A pre-prepared subcutaneous form of pembrolizumab (Keytruda) that can be given in about 60 seconds is being rolled out across the NHS, potentially benefiting tens of thousands of cancer patients. The ready-to-administer injection cuts treatment time by up to 90%, reducing time spent in hospital and freeing clinic capacity.
The new formulation can be used for 14 cancer types, including lung, breast, head and neck, and cervical cancers. Pembrolizumab blocks the PD-1 protein that limits immune responses, allowing the immune system to better recognise and attack cancer cells. Around 14,000 patients in England begin pembrolizumab each year, and most are expected to be able to receive the more convenient delivery method.
The subcutaneous injection replaces many intravenous infusions that can take up to two hours. Depending on the indication, it will be given every three weeks as a one-minute injection or every six weeks as a two-minute injection. Patients who are also receiving other therapies intravenously will continue with infusions where clinically appropriate.

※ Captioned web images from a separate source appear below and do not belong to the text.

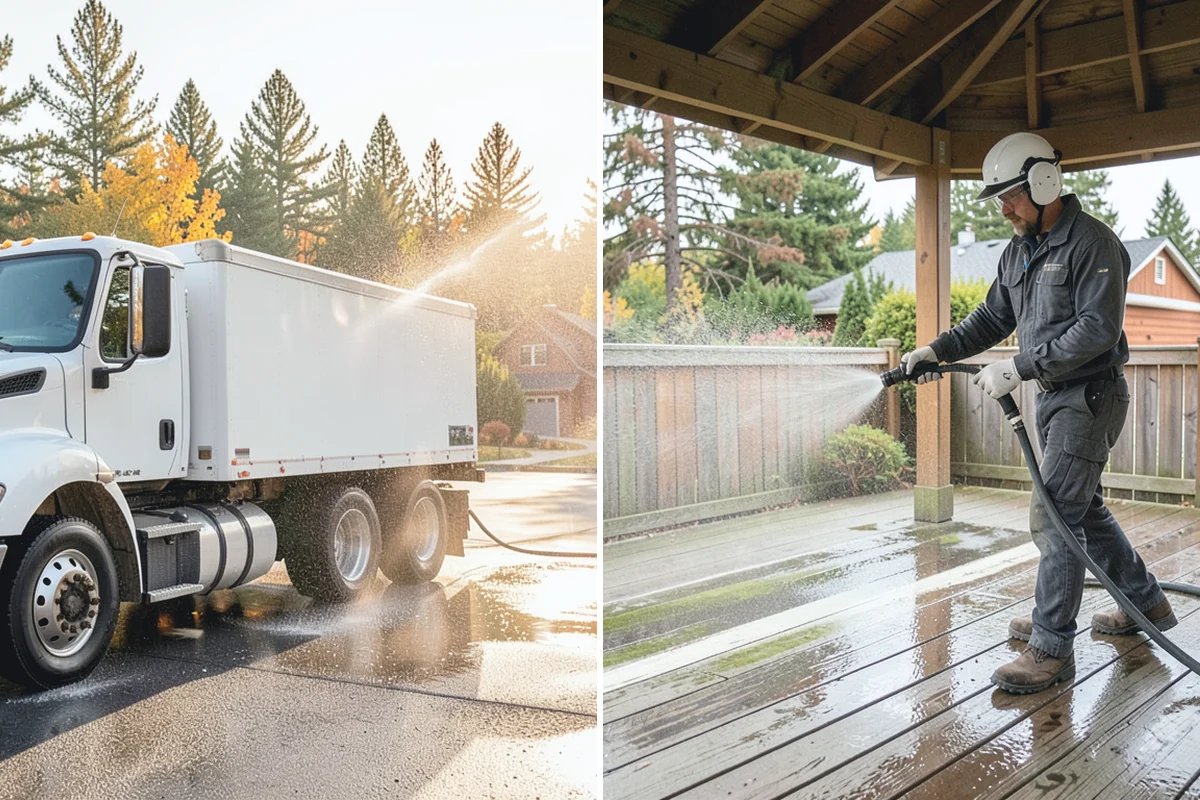 Grease Stain Removal in Beaux Arts Village, King County, WA - Assess the extent and source of the grease staining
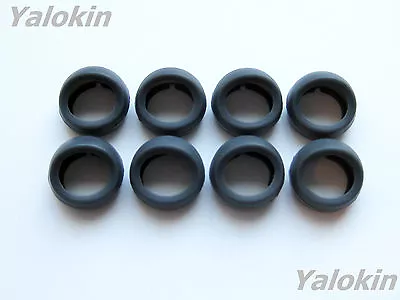 8 Gray Eartips Set For MOTOROLA MOTOROKR S9 S9-HD S10 S10-HD Headsets • $12.99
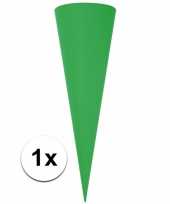 Knutsel puntzak groen 70cm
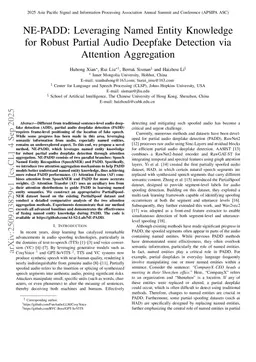 NE-PADD: Leveraging Named Entity Knowledge for Robust Partial Audio Deepfake Detection via Attention Aggregation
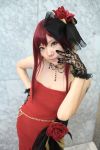  cosplay dress flower gloves hair_ribbon ibara lace photo roberia_maria_della_firenza sound_horizon 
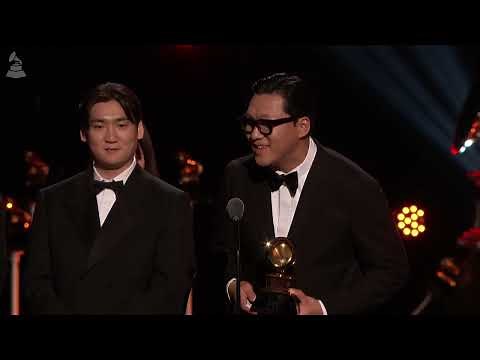 GOLDEN [FROM "KPOP DEMON HUNTERS"] Wins SONG WRITTEN FOR VISUAL MEDIA | 2026 GRAMMYs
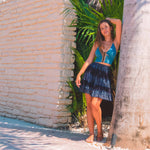 AGRA TOP Elepanta Women's Top - Buy Today Elephant Pants Jewelry And Bohemian Clothes Handmade In Thailand Help To Save The Elephants FairTrade And Vegan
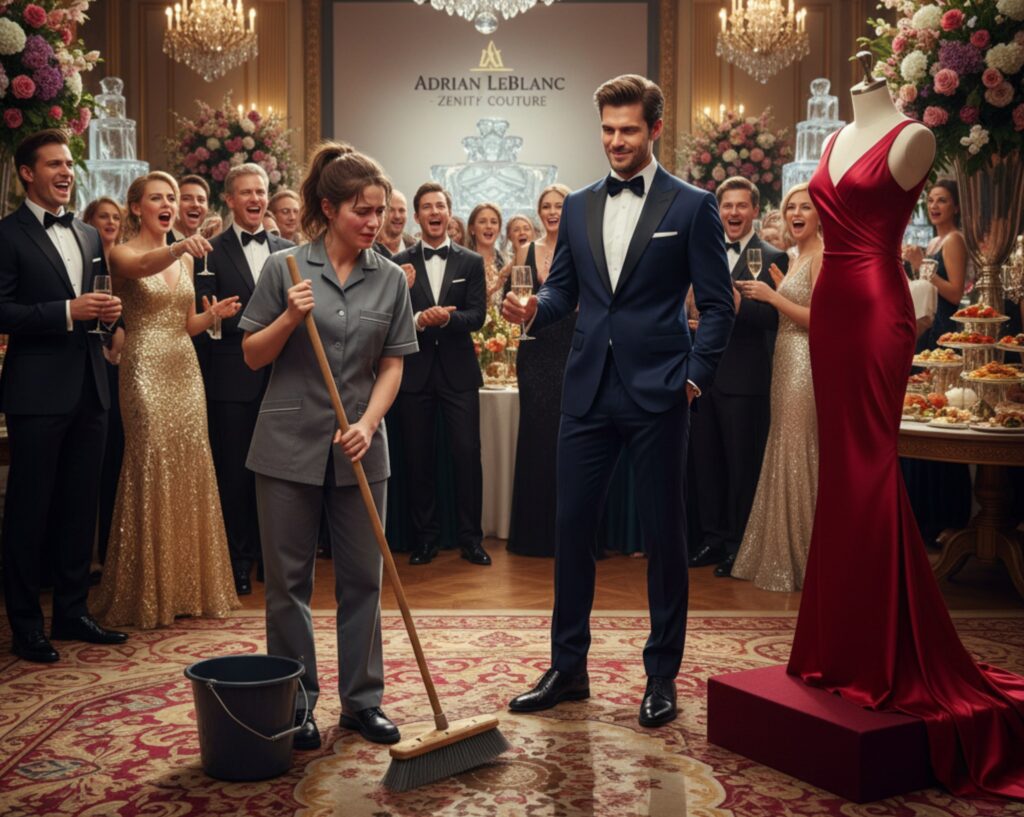 The Millionaire Mocked Me: “If You Can Fit Into That Dress, I’ll Marry You.” Months Later, He Was the One Left Speechless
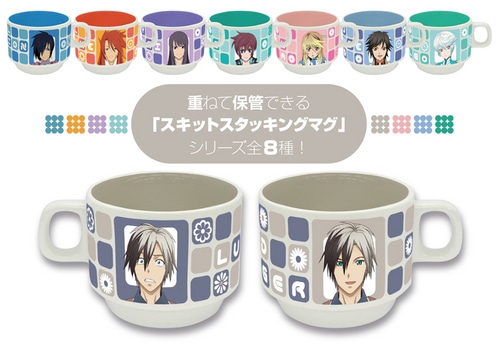 テイルズ オブ エクシリア2 スキットスタッキングマグ(ルドガー・ウィル・クルスニク) ルドガー・ウィル・クルスニク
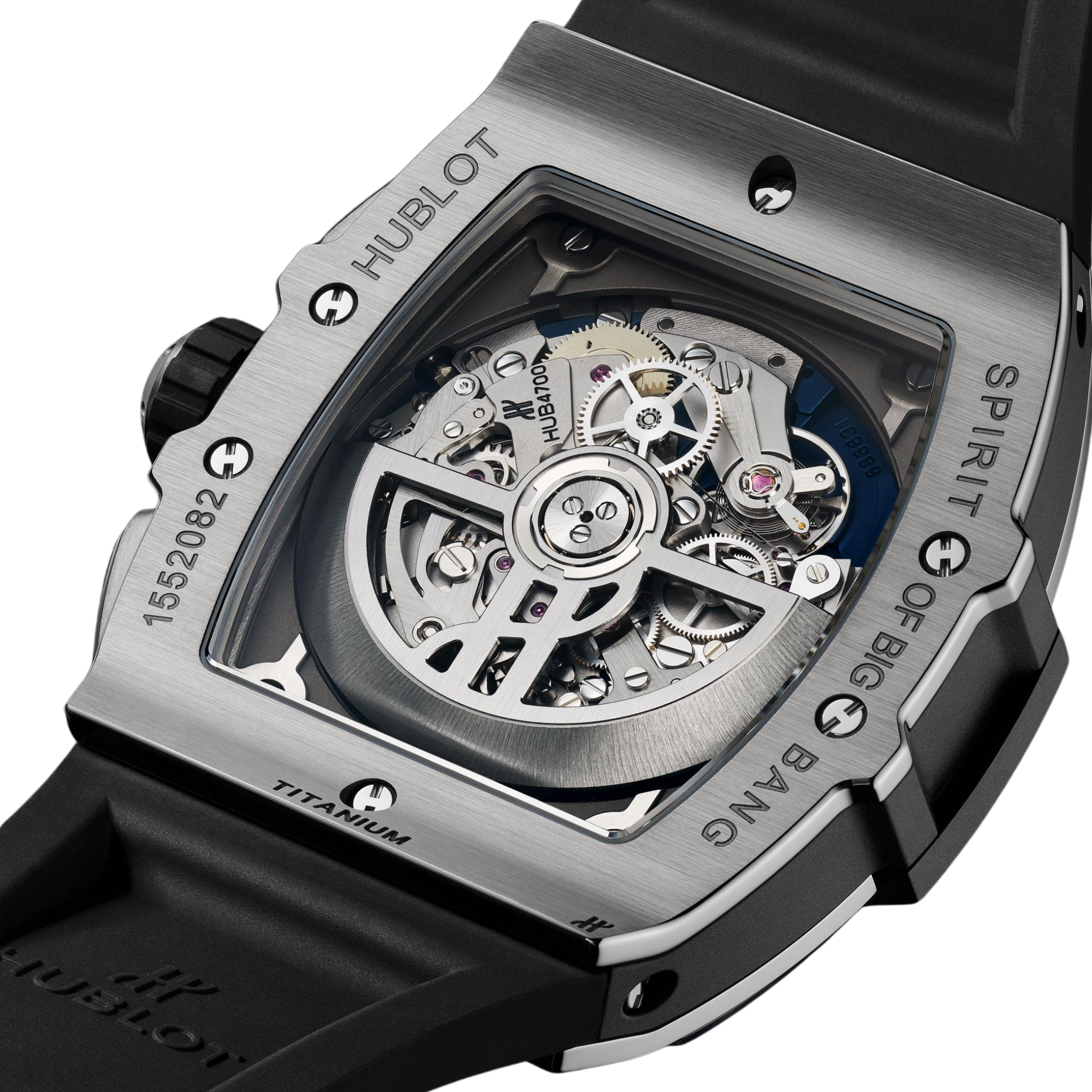 SPIRIT OF BIG BANG TITANIUM BLUE CERAMIC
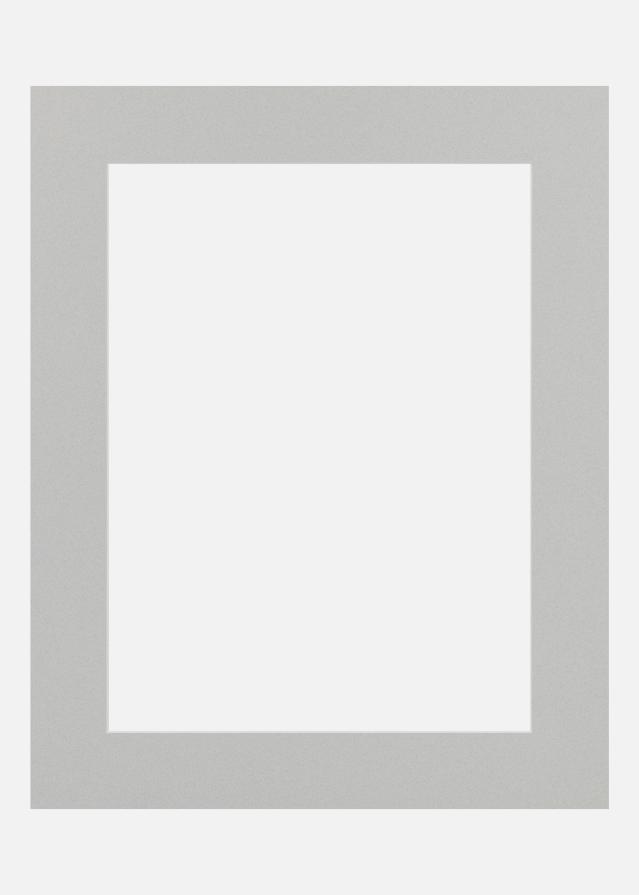 Paspártu Gravel Road (fehér mag) 40x50 cm (29x39)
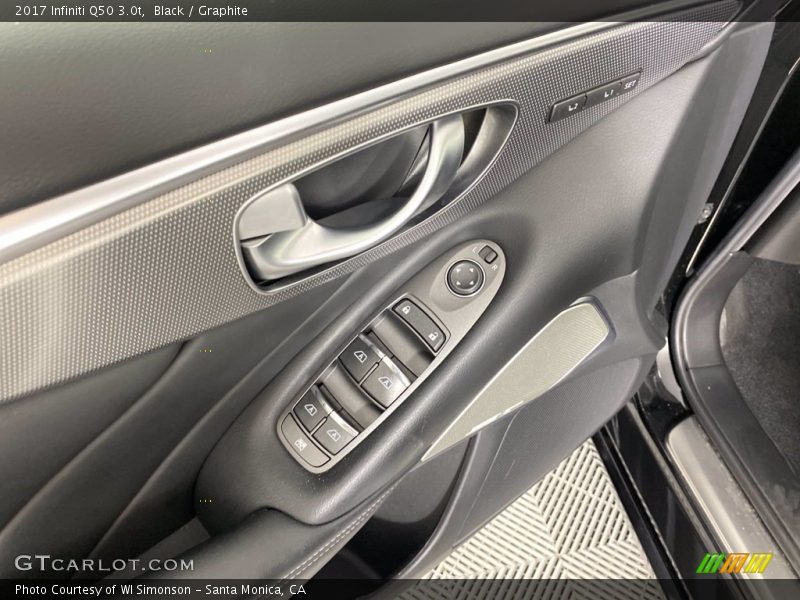 Door Panel of 2017 Q50 3.0t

One of the first UK recipients was 89-year-old Shirley Xerxes from St Albans, treated at Mount Vernon Cancer Centre. She welcomed the faster treatment, saying it reduced the time she spent in the chair from an hour or more to just a few minutes and gave her more time for daily activities such as gardening.
Switching to a pre-filled injection also removes the need for hospital pharmacy teams to prepare IV bags under specialist sterile conditions, saving staff time and increasing clinic throughput.
NHS leaders and cancer organisations welcomed the move. Professor Peter Johnson, NHS National Clinical Director for Cancer, said the faster jab will help patients spend less time in hospital and free up vital appointments so clinical teams can treat more people. Health and Social Care Secretary Wes Streeting, who is a cancer survivor, noted that quicker, more convenient treatment supports recovery and helps clinicians care for more patients. James Richardson, National Specialty Advisor for Cancer Drugs at NHS England, described the change as an innovation that benefits both patients and clinical teams. John McNeill at MSD UK highlighted the practical benefits of the one- and two-minute dosing options compared with IV delivery. Michelle Mitchell, Chief Executive at Cancer Research UK, said making an established immunotherapy available as an injection will speed treatment delivery and ease pressure on NHS capacity, and urged continued focus on ensuring proven treatments reach patients quickly and fairly.
The rollout is part of efforts to modernise cancer care by improving convenience for patients and increasing capacity across NHS services.